O sexo é prioridade. Não digo que está acima de qualquer coisa, mas não sei o que poderia estar.

Você teme a morte?

Tenho mais medo de outras coisas. Da solidão, das pessoas se afastarem de mim por causa da doença. Meu namorado ma abandonou por causa disso. Fiquei mal, eu o amava.

Mas você procurou isso, não?

Sim. Pensei em parar. Mas o bare é mais forte do que eu.

Se encontrar um parceiro que lhe peça uma relação sem camisinha, como reagirá?

Vou revelar que sou soropositivo. Se ele continuar desejando... Isso nunca aconteceu. Hoje em dia prefiro os positivos.

O sucesso do programa de combate à Aids no Brasil influencia?

Claro. Há alguns anos se morria em pouco tempo. Hoje não.

Não é um egoísmo irresponsável? Você não pensa que será um ônus para o governo?

Fico mais preocupado com as pessoas que gostam de mim e que não desejariam ver meu sofrimento. Com relação aos gastos do governo, nunca passou pela minha cabeça. Ele ajuda mais a uma mulher cujo marido transou com uma prostituta ou com outro homem e acabou contaminando-a. Há uma série de direitos constitucionais que me são vetados porque sou gay. Não estou nem aí para o fato de ser um ônus para o governo.
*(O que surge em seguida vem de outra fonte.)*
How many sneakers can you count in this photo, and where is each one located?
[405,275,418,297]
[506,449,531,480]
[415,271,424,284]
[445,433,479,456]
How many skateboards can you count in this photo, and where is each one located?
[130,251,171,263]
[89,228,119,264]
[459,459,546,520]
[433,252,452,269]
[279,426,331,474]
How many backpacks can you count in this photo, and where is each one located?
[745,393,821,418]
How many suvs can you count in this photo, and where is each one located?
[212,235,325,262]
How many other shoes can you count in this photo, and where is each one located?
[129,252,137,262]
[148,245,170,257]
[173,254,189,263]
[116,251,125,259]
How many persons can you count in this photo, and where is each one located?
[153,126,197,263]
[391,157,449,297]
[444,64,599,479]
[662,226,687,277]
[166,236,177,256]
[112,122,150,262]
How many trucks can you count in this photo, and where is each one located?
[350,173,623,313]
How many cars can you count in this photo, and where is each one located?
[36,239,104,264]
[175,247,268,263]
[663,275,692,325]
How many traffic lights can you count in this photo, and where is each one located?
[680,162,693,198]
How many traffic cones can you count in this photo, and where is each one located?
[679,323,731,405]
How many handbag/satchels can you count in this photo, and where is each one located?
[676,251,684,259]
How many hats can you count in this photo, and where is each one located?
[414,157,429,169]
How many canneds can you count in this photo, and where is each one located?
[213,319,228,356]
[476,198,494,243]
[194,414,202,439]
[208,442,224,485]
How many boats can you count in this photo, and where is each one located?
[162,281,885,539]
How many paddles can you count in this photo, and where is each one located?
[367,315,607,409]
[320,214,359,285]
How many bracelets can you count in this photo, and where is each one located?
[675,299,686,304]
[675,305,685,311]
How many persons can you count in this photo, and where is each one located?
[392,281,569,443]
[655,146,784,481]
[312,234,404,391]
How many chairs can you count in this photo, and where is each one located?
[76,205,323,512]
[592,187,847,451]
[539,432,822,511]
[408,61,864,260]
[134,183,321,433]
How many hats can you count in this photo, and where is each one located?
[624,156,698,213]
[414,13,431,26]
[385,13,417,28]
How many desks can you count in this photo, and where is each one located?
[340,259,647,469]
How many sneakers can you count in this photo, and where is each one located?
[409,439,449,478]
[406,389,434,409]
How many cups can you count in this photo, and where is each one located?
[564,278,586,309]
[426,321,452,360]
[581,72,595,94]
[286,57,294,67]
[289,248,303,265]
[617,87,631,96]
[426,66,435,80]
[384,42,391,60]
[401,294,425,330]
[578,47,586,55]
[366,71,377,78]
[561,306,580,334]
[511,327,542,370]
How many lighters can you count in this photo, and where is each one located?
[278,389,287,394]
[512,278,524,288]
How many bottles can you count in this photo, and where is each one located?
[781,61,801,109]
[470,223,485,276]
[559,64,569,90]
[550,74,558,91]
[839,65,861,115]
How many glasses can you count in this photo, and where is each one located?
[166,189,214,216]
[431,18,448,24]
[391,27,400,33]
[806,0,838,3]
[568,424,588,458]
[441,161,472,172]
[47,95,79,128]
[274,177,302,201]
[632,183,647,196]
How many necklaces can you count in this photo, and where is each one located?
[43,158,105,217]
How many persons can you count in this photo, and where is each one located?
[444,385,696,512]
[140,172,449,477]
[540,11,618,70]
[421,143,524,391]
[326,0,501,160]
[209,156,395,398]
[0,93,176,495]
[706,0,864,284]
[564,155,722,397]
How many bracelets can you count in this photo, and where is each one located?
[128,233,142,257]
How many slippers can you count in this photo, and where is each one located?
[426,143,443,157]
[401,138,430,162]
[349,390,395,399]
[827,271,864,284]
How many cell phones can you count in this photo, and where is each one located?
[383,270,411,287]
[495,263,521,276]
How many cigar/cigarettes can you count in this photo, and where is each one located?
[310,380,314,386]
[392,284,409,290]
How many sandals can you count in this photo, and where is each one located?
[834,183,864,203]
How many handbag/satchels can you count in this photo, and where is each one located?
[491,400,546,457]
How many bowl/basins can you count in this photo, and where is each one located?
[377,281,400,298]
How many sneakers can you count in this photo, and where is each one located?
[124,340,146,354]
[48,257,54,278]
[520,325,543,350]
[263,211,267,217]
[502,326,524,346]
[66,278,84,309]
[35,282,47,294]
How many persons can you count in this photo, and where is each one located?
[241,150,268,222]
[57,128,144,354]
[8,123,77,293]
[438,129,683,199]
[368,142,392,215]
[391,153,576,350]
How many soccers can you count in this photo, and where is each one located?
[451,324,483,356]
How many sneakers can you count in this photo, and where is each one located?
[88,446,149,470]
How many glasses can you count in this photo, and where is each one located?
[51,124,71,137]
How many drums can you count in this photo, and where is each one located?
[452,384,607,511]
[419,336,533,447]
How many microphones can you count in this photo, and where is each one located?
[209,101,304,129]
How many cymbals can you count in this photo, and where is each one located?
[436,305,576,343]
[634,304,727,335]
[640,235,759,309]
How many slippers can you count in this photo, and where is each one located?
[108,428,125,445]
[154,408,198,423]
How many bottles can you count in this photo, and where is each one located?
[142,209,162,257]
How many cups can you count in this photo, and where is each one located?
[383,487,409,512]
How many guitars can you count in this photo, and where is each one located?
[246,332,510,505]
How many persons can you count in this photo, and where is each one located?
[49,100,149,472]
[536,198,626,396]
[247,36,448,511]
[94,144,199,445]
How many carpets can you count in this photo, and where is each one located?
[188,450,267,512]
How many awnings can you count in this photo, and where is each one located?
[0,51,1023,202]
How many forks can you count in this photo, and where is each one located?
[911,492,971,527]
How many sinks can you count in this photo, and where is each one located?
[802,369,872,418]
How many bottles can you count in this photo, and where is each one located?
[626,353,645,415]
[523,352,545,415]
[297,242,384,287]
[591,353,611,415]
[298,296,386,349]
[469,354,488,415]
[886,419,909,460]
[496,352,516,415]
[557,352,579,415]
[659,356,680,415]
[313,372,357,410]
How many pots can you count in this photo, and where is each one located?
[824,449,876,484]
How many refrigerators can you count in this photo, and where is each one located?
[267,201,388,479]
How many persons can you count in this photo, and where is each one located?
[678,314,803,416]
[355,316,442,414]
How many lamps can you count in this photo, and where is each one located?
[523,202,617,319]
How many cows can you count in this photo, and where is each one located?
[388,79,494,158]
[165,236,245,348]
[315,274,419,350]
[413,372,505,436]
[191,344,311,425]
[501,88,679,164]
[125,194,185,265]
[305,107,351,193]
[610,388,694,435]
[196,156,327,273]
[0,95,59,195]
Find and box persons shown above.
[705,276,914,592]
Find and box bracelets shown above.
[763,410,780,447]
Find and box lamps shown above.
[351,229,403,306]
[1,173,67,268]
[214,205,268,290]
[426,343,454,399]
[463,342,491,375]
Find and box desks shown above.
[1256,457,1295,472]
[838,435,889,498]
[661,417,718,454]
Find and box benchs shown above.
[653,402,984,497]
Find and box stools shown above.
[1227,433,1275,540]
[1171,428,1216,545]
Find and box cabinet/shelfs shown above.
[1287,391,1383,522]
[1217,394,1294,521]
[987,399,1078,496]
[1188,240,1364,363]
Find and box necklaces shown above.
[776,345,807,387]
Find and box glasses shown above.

Quanto à pessoa que o infectou, você contou para ela? Continua a encontrá-la?

Sim. Transei com ele nesse fim de semana. E sem camisinha.

Qual a sua expectativa em relação ao futuro?

Espero durar mais um pouco, não adoecer enquanto meus pais estiverem vivos. Espero encontrar alguém para amar, porque deixei de acreditar nessa possibilidade desde o término do meu namoro. Só chorei por causa da descoberta depois que revelei a ele e o namoro acabou.

Você desejava ser infectado?

Nunca pensei dessa forma. Sempre fiz exames regularmente. Mas, como demorou muito, achei que poderia acontecer algum dia. Hoje me sinto, de certa forma, aliviado. Agora, quando quero, fico 48 horas transando e pronto. Meus últimos fins de semana têm sido frenéticos.

Você não acha que isso poderia passar com tempo, que seria algo da idade?

Pelo que vejo, não. E, cada vez mais, observo jovens de 18, 20 anos fazendo isso. E com drogas na cabeça. Como disse, já usei, e ainda uso eventualmente, algumas coisas, como pó, bala, GHB (o ecstasy líquido), poppers, key (Special K, produzido a partir de um anestésico veterinário para animais de grande porte).

Há um que nunca usei: o crystal meth (derivado da heroína). Mas por falta de oportunidade. No Rio, o pó é muito usado. Há pessoas que não usam nada no bare, mas a maioria não dispensa.

O poppers, por exemplo, dão um tesão absurdo. Todo mundo gosta por causa disso. É a droga gay. E mesmo quem não faz barebacking quando usa a droga acaba transando sem preservativo, porque ficam loucos. Foge ao controle.